I originally approached Haskell excited, and wide-eyed mystified by the type theory. Type became my golden hammer. In my C programs I typedef’d everything so it’d have a “unique” type. I was cautious with my casting. I was hooked. I had an intuitive understanding of laziness, as implemented by Haskell, that would allow one to write"streaming" algorithms. That is programs that deal with data in an online way to process data as it streams through. While that maybe true, you know what else can do that? C.

I recently has a problem to extract logs from a product at work. The existing solution e.g. the solution I wrote the week before, was exponential in time. We had a problem. We had to extract the logs, and separate them by an sentinel in the file, encrypt the files, compress them, then copy the output to a thumbdrive. The only problem we didn’t have enough RAM to store the entire file in memory, and we didn’t have enough flash to create temporary files. I needed a streaming algorithm.

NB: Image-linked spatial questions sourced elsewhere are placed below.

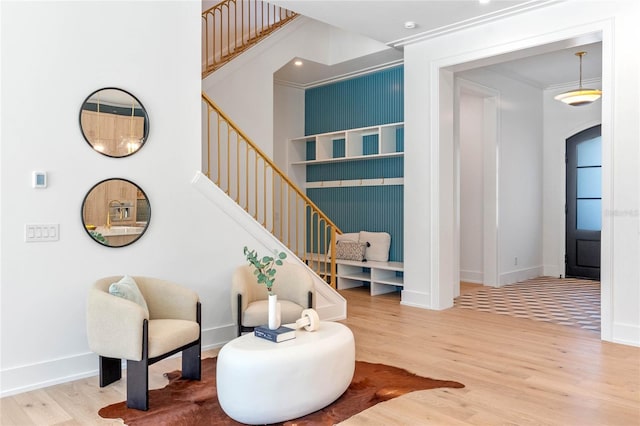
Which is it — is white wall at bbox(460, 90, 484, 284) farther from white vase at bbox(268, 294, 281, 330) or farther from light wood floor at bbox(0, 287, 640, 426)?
white vase at bbox(268, 294, 281, 330)

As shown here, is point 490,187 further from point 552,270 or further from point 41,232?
point 41,232

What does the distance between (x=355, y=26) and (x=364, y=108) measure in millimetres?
2459

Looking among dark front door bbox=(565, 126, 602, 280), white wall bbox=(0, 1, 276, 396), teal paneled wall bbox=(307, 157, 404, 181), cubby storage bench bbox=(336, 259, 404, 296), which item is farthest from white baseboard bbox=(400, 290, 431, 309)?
dark front door bbox=(565, 126, 602, 280)

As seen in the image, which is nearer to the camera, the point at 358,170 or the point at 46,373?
the point at 46,373

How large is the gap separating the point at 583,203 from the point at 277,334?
7.29m

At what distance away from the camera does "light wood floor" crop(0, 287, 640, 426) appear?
118 inches

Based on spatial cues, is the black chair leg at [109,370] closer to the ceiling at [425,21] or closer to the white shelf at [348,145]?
the ceiling at [425,21]

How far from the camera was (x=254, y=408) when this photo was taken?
2.79 meters

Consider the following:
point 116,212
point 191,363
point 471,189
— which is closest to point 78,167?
point 116,212

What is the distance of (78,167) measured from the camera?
3.73 metres

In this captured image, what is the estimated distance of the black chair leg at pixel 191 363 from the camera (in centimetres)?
362

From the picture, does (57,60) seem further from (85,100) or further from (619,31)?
(619,31)

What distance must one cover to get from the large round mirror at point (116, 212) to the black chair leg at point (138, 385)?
1.16 m

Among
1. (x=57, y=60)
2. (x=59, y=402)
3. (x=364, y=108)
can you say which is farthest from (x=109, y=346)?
(x=364, y=108)
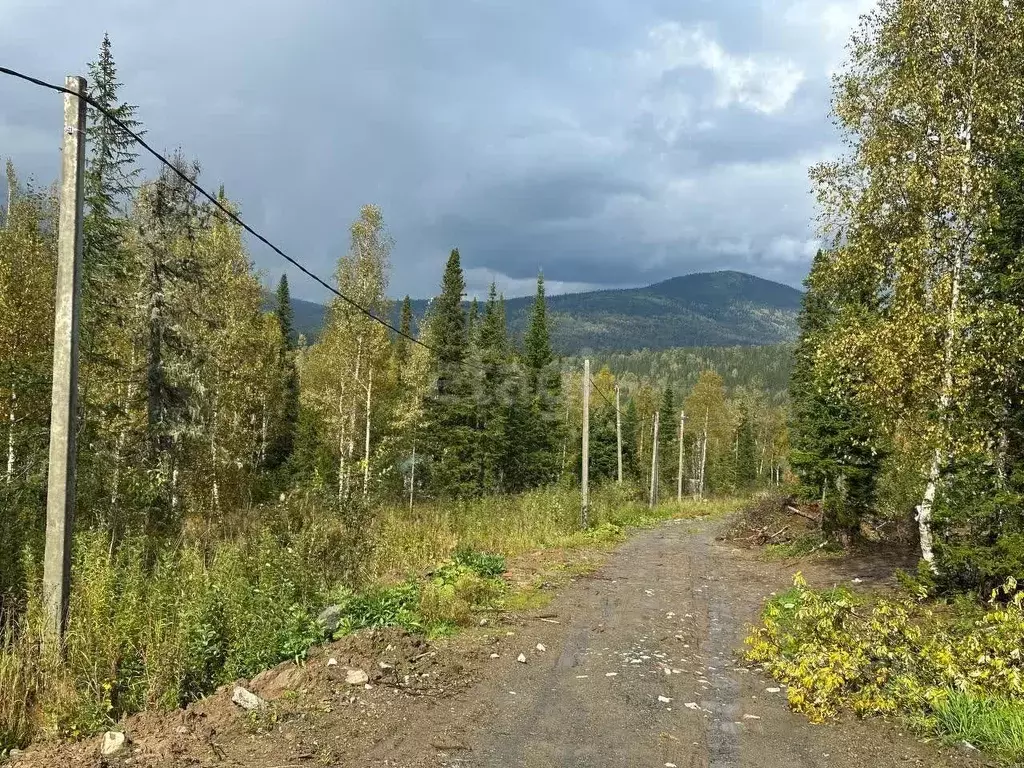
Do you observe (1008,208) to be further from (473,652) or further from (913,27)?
(473,652)

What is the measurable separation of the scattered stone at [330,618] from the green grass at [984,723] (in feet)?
18.9

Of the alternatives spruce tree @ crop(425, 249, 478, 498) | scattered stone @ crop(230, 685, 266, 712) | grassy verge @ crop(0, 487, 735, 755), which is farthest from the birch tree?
spruce tree @ crop(425, 249, 478, 498)

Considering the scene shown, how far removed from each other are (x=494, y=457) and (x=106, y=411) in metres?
24.7

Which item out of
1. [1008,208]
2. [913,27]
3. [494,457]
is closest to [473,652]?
[1008,208]

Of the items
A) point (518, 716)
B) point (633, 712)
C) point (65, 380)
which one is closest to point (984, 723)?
point (633, 712)

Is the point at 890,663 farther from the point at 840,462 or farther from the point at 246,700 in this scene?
the point at 840,462

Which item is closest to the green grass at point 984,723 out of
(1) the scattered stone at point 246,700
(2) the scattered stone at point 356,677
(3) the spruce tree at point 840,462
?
(2) the scattered stone at point 356,677

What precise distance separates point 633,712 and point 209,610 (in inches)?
162

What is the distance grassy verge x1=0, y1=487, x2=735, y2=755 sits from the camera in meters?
5.23

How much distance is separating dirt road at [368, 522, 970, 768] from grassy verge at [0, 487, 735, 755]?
1.45 metres

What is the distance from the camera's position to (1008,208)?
28.3ft

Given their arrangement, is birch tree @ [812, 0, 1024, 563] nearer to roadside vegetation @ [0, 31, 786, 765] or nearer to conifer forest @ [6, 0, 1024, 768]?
conifer forest @ [6, 0, 1024, 768]

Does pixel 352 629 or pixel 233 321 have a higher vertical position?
pixel 233 321

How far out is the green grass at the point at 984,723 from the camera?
4.94 metres
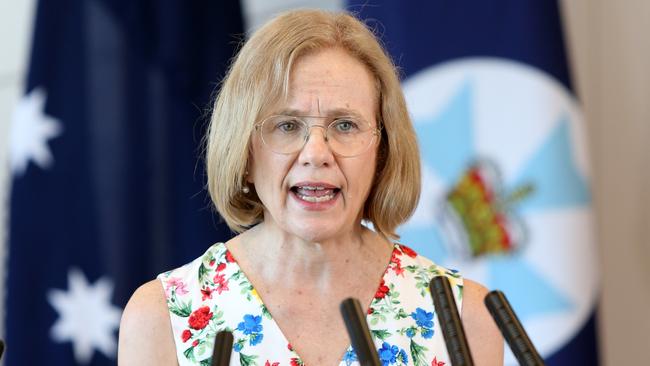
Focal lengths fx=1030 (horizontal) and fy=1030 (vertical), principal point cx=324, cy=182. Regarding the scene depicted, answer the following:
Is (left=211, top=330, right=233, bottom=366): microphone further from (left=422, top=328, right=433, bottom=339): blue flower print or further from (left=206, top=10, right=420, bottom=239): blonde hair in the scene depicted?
(left=422, top=328, right=433, bottom=339): blue flower print

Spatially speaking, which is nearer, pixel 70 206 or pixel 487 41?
pixel 487 41

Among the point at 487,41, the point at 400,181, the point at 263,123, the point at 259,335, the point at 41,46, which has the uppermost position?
the point at 41,46

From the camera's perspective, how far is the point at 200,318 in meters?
Result: 1.72

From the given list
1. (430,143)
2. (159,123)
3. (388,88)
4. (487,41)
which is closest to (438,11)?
(487,41)

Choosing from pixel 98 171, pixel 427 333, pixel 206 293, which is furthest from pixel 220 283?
pixel 98 171

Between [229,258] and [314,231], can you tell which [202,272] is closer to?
[229,258]

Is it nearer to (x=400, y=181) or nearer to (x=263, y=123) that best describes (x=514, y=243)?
(x=400, y=181)

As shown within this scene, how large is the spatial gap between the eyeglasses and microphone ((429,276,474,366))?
60 centimetres

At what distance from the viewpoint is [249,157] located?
66.9 inches

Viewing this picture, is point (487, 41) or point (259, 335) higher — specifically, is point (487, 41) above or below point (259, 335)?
above

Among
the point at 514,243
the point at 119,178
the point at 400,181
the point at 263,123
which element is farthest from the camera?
the point at 119,178

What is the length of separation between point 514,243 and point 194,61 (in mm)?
1045

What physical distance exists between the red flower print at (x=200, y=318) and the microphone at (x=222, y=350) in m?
0.71

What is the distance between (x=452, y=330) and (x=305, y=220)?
1.97ft
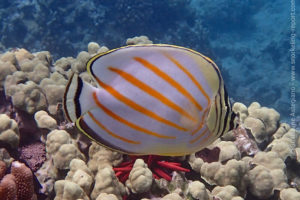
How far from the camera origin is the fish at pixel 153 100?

My first approach was to use UNIX pipes and filter data through sed | gzip | openssl. This worked, but required multiple workarounds to generate the sed expressions, eventually resulting in exponential time. The second time, I was discussing with my co-worker, the virtues of compiled code versus shell scripts. In that vain I started looking into openssl as a library rather than an executable. You know who has streaming algorithms? OpenSSL. OpenSSL, has a fantastic abstraction called BIO_, Basic Input/Output. Which are simply functions you connect together in a chain to process data. The BIO interface is designed to allow one to work with SSL encrypted sockets in an intuitive way. For our use case we simply connected an zlib BIO -> AES BIO -> file sink. Write to the zlib, and watch the data compress, and write to the thumbdrive in one swoop, no laziness, thunking, or fancy data structure fusion required. The result: linear time.

So the lesson here isn’t a technological one, but a personal one about myself. Don’t reach for a new technology to solve something. Look deeper into the root of the problem, and even a language as “dumb” and “simple”, and “old” as C, can provide the fastest, optimal solution.